Question

instructions

• work this problem out on 1 sheet of paper, one - side only. label the problem, \linearization.\
• you will make a pdf of all of your work - outs after you complete the test;
• make this problem page 3;
• after you submit this test, then submit your pdf in the canvas portal titled, \exam 2 work - out questions\
• an instructor will grade your work - out questions.

work - out problem 3, 10 points
find the linearization $l(x)$ of the function $f(x)=sin(x)$, at $x = \frac{pi}{3}$. the answer is graded on the work you present. the linearization must consist entirely of exact values (reduced fractions of integers, values expressed as square roots where appropriate). no credit for decimal expressions and/or approximations.
click to proceed when you have completed the work on your own paper.

Explanation:

Step1: Recall linearization formula

The linearization $L(x)$ of a function $y = f(x)$ at $x = a$ is given by $L(x)=f(a)+f^{\prime}(a)(x - a)$.

Step2: Find $f(a)$

Given $f(x)=\sin(x)$ and $a=\frac{\pi}{3}$, then $f(a)=\sin(\frac{\pi}{3})=\frac{\sqrt{3}}{2}$.

Step3: Find $f^{\prime}(x)$

The derivative of $f(x)=\sin(x)$ is $f^{\prime}(x)=\cos(x)$.

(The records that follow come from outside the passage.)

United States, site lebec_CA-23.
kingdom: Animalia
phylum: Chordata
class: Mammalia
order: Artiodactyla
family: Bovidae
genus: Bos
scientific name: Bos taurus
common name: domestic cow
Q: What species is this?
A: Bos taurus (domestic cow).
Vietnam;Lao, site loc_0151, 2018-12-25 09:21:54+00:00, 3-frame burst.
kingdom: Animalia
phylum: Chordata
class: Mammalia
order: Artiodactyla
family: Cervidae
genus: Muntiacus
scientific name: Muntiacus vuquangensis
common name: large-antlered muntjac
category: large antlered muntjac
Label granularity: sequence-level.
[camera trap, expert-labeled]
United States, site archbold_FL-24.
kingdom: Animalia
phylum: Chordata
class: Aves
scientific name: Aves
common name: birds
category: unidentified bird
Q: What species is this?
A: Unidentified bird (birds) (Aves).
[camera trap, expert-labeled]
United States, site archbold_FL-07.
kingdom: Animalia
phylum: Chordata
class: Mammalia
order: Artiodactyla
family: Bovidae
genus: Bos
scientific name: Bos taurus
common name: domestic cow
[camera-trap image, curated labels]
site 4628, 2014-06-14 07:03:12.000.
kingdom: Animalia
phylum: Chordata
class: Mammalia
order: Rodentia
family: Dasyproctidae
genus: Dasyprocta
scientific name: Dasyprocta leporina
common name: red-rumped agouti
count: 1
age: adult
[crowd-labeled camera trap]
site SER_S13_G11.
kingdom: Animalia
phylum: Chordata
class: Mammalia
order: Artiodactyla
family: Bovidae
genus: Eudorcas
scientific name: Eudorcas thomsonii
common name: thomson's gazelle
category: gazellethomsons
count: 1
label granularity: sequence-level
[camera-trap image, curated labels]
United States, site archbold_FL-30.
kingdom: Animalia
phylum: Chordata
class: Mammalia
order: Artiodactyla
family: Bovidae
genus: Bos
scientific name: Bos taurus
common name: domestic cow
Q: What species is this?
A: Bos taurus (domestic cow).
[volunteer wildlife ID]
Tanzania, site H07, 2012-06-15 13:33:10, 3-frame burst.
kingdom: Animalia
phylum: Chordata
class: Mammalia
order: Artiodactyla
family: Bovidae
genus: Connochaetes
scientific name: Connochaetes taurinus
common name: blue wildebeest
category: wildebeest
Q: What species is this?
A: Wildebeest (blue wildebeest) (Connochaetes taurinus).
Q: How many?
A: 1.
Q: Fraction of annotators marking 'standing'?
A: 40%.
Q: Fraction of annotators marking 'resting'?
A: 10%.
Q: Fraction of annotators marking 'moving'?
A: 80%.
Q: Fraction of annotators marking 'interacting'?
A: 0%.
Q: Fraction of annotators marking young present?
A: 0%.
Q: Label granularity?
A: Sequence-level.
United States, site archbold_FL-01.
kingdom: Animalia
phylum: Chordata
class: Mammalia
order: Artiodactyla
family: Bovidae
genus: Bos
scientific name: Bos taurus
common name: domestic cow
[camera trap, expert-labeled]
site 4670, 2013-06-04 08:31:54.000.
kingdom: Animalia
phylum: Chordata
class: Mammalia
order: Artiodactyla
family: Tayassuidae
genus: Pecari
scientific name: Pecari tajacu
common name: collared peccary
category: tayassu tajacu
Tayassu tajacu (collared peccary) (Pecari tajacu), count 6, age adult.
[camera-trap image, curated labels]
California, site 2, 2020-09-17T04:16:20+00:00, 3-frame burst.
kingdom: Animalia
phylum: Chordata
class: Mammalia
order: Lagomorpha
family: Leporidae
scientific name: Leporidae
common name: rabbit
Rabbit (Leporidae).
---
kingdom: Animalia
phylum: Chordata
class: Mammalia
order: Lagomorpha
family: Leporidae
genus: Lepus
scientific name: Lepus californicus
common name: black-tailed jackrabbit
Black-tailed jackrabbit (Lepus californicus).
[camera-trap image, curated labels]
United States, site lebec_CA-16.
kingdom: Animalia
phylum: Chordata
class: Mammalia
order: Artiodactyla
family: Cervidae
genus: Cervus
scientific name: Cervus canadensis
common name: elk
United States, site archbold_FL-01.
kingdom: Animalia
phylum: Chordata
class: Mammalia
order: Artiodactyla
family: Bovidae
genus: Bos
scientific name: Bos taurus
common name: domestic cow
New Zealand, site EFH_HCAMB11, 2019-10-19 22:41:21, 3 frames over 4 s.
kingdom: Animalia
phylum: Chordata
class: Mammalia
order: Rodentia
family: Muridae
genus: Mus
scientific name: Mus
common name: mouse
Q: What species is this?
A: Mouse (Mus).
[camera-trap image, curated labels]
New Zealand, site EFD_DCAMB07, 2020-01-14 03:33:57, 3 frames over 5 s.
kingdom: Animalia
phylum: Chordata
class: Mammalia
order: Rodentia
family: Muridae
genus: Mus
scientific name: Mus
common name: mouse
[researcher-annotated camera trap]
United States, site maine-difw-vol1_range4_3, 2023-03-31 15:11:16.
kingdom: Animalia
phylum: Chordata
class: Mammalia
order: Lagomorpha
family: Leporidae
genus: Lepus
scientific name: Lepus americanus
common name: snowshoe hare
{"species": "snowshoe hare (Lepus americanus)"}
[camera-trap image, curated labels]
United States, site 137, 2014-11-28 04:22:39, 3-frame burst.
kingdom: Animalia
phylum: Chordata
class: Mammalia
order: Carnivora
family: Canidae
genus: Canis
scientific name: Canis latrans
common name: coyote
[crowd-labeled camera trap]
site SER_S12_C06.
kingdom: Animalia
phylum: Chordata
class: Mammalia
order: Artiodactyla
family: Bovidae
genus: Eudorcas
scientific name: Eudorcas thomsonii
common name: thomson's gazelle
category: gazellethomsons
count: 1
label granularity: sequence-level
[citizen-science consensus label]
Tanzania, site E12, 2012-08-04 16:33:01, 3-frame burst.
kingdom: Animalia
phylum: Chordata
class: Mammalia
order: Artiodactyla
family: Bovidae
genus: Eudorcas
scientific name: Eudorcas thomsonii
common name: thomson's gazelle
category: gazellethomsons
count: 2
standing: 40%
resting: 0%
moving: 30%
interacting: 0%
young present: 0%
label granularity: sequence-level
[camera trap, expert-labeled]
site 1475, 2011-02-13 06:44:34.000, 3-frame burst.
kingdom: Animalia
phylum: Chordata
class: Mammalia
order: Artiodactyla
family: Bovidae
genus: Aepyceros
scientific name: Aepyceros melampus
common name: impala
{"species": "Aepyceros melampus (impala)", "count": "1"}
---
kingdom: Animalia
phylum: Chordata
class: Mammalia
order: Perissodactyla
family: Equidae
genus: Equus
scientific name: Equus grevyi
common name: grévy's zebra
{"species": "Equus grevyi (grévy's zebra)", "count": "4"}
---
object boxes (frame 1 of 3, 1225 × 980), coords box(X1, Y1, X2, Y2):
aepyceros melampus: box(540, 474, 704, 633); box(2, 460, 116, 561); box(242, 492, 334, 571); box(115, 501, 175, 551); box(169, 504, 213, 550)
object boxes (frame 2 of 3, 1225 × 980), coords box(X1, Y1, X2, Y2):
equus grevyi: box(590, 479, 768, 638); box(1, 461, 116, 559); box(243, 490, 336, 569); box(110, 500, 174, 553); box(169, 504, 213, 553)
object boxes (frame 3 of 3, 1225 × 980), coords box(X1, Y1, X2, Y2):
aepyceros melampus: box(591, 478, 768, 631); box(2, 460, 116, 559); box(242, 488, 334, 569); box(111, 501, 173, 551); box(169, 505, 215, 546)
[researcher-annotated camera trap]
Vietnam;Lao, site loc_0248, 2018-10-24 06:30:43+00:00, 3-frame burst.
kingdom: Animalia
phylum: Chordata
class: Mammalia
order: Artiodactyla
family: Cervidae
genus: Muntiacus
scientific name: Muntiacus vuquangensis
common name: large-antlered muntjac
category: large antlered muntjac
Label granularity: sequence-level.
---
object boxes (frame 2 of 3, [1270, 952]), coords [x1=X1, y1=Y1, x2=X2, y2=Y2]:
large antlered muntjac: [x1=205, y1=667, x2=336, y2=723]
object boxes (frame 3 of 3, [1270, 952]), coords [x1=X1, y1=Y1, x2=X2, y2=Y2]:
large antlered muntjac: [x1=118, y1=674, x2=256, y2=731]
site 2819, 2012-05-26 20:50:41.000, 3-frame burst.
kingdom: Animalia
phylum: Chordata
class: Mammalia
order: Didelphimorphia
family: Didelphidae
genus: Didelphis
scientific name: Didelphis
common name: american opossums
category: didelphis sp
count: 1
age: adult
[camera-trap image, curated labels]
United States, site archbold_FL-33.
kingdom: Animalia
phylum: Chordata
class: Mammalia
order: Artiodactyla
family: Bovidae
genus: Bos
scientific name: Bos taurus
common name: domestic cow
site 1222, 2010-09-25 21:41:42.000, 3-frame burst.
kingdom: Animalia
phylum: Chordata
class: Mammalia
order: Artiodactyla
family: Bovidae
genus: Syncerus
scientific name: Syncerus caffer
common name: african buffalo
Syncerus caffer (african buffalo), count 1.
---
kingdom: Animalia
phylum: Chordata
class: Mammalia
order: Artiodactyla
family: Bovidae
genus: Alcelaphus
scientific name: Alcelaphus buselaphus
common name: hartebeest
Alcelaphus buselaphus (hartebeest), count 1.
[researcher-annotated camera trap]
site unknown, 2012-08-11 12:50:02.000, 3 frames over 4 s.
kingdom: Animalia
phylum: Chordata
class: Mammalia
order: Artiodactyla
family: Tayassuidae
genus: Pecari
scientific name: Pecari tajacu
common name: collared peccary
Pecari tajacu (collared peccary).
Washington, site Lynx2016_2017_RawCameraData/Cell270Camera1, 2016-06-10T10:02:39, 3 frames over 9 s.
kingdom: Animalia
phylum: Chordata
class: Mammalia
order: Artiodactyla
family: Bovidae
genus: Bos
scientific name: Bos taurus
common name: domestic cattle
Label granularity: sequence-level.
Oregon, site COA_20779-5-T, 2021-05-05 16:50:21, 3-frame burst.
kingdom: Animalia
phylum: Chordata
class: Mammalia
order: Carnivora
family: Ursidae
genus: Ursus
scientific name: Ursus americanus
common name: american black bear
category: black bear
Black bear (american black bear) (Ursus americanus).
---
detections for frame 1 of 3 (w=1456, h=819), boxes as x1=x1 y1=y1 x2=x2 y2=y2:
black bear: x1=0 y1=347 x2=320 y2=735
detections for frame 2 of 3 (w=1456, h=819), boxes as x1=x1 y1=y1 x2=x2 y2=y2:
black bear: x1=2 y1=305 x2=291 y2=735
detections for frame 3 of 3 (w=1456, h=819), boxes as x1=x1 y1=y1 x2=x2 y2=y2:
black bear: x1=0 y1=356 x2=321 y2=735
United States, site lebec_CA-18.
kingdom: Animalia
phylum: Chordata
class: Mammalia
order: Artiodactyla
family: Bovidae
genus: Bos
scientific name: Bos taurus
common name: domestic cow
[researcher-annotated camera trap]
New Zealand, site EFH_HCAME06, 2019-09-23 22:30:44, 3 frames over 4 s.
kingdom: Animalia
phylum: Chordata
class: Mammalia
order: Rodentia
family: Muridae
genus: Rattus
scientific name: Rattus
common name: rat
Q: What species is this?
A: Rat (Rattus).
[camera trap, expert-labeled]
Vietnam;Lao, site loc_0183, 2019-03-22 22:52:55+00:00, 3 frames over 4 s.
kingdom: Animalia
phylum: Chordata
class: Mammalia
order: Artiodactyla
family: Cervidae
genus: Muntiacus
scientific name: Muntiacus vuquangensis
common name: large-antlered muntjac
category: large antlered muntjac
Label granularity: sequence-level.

Step4: Find $f^{\prime}(a)$

Substitute $a = \frac{\pi}{3}$ into $f^{\prime}(x)$, so $f^{\prime}(\frac{\pi}{3})=\cos(\frac{\pi}{3})=\frac{1}{2}$.

Step5: Find $L(x)$

Substitute $f(a)=\frac{\sqrt{3}}{2}$, $f^{\prime}(a)=\frac{1}{2}$ and $a=\frac{\pi}{3}$ into the linearization formula:
\[

$$\begin{align*} L(x)&=\frac{\sqrt{3}}{2}+\frac{1}{2}(x-\frac{\pi}{3})\\ &=\frac{1}{2}x+\frac{\sqrt{3}}{2}-\frac{\pi}{6} \end{align*}$$

\]

Answer:

$L(x)=\frac{1}{2}x+\frac{\sqrt{3}}{2}-\frac{\pi}{6}$